Absorption: Oral bioavailability is approximately 30%, and absorption is not affected by food. The time to reach peak concentration (Tmax) is approximately 2 hours.

Distribution: Plasma protein binding rate is 99.5%-99.8%. It is widely distributed in tissues, with high concentrations in the kidneys (20-25 times higher than in plasma).

Metabolism: Primarily metabolized by CYP3A4, with a half-life of approximately 15 hours.

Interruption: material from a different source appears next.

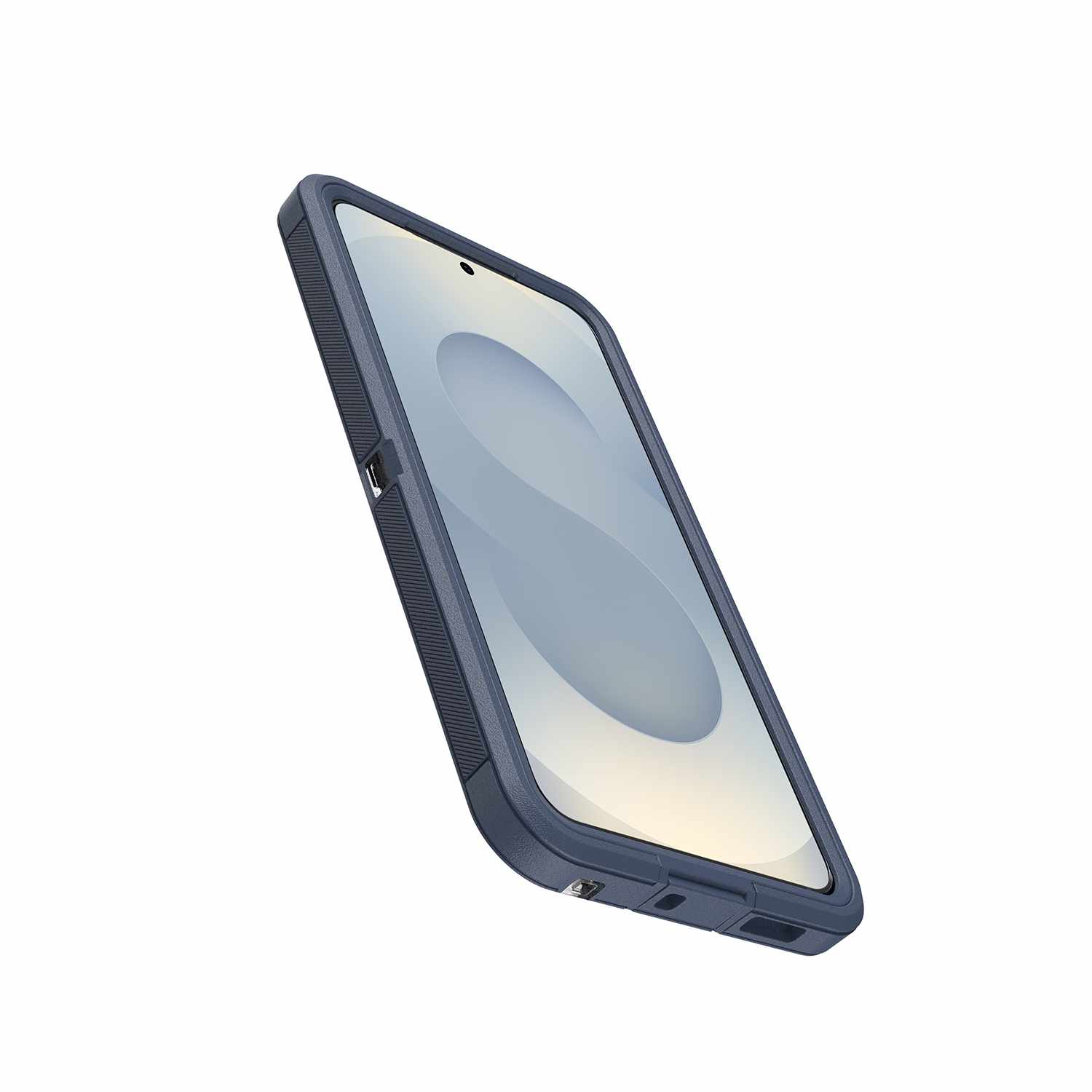 OtterBox Defender Pro XT Clear Case w/Magnets Baby Blue Clear for Samsung Galaxy S26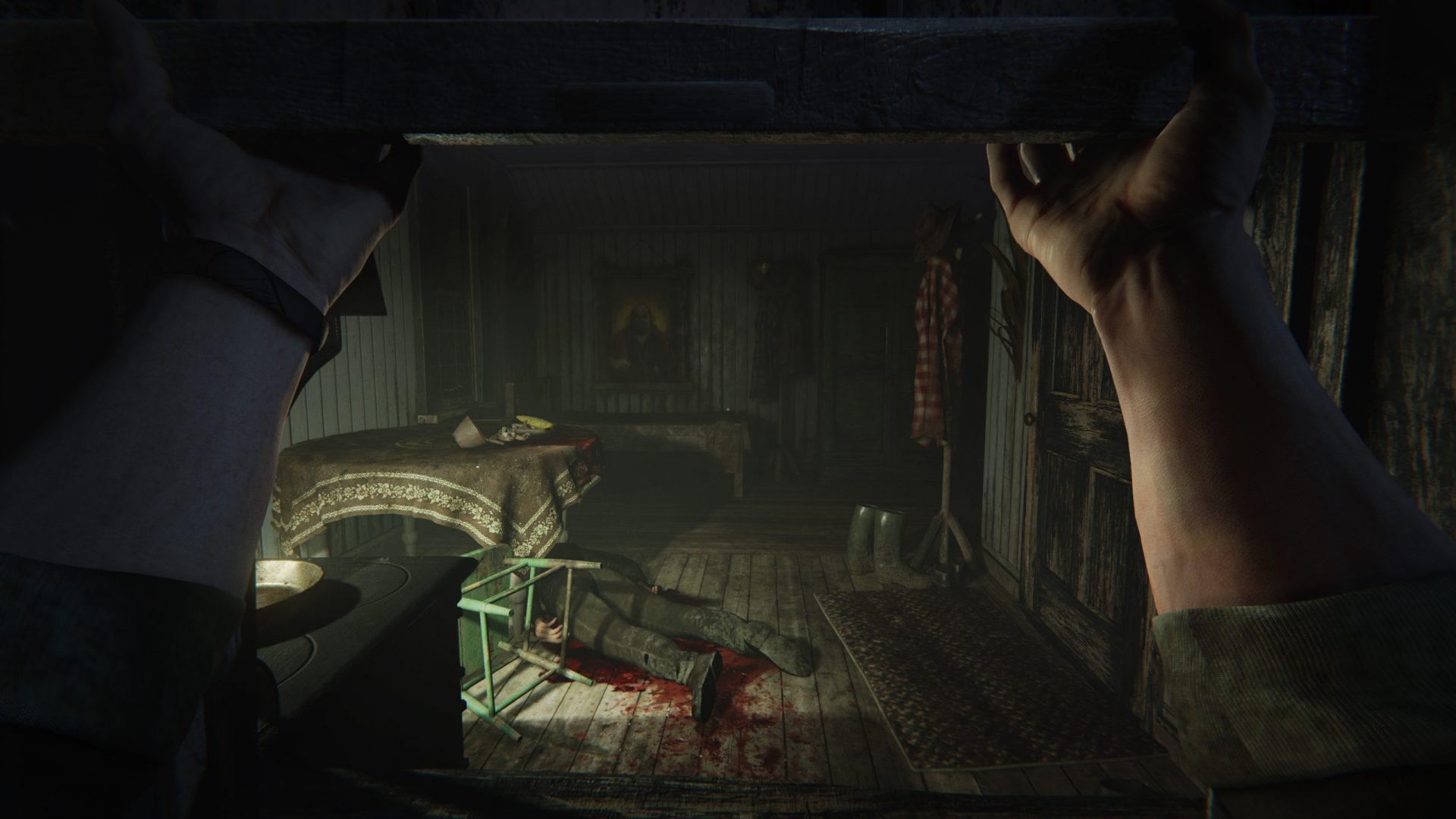 Outlast Trinity stealth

Excretion: Approximately 60% is excreted in the feces, and 30% is excreted in the urine.

Safety and Drug Interactions

Common adverse reactions: Diarrhea, nausea, abdominal pain, dizziness, vomiting, etc., are mostly mild to moderate and do not require discontinuation of the drug.

Contraindications: Contraindicated in patients allergic to isavuconazole or its citrate salt.

Special populations: Use with caution in pregnant and breastfeeding women; no dose adjustment is needed for patients with hepatic or renal impairment, but monitoring is required.

Drug Interactions

When used with strong CYP3A4 inhibitors (such as ketoconazole), isavuconazole exposure increases, and dose adjustment is necessary.

When used with strong CYP3A4 inducers (such as rifampicin), exposure decreases, and efficacy may be reduced; co-administration is not recommended.

It inhibits CYP2C8, CYP3A4, P-gp, and OATP1B3; concentration monitoring is required when used with related substrates.